Google or Alphabet; Easy
10. Microsoft is incorporating _____ into many of its offerings including Office, Teams, and Azure
Cloud.
ChatGPT; Moderate
11. Google’s advertising revenue could be at stake if they are unable to find a way to effectively promote
ads alongside search results created by using _____.

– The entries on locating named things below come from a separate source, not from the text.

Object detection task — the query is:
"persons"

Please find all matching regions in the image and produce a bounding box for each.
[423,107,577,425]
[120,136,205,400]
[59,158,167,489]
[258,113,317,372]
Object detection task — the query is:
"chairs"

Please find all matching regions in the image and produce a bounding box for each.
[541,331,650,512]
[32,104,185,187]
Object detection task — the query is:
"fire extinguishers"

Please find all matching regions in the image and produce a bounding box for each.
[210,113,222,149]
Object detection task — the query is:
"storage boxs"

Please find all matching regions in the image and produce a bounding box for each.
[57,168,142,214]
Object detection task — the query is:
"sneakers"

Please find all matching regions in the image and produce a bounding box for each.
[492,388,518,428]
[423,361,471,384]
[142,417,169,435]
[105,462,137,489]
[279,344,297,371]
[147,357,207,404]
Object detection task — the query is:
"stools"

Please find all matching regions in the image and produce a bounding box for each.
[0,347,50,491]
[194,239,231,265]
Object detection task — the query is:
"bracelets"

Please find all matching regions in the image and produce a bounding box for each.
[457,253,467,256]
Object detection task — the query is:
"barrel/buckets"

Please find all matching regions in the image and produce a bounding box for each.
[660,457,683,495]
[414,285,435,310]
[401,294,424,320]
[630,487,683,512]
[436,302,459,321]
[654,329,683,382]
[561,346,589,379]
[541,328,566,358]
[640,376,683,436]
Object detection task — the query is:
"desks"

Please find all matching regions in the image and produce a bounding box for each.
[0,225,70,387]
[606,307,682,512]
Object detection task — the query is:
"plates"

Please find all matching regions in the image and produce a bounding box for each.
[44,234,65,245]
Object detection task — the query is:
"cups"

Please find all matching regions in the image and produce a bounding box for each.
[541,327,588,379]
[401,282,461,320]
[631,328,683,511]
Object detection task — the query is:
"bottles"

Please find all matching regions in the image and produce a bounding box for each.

AI or artificial intelligence; Moderate
12. Google is facing _____ investigations from, among other jurisdictions, a collection of U.S. states, the
U.S. Justice Department, Europe, Canada, Australia, China, India, and South Korea.
antitrust; Moderate
Section 22.2
True/False Questions
13. JCPenney was one of Google’s largest advertisers, spending millions a month in ads, yet Google
punished the firm in search rankings when it detected that Penney violated Google’s policies on
gaming search results.
True; Easy
14. When performing a search via Google or another search engine, a user actually searches what
amounts to a copy of the Web, stored and indexed on the search engines’ computers.
True; Easy
15. If a website is not the first page on a public server, it can still be linked to from another public page,
can be linked to Google for indexing, and will appear in Google results.
False; Easy
16. Web developers can easily block Google from indexing their otherwise publicly accessible content.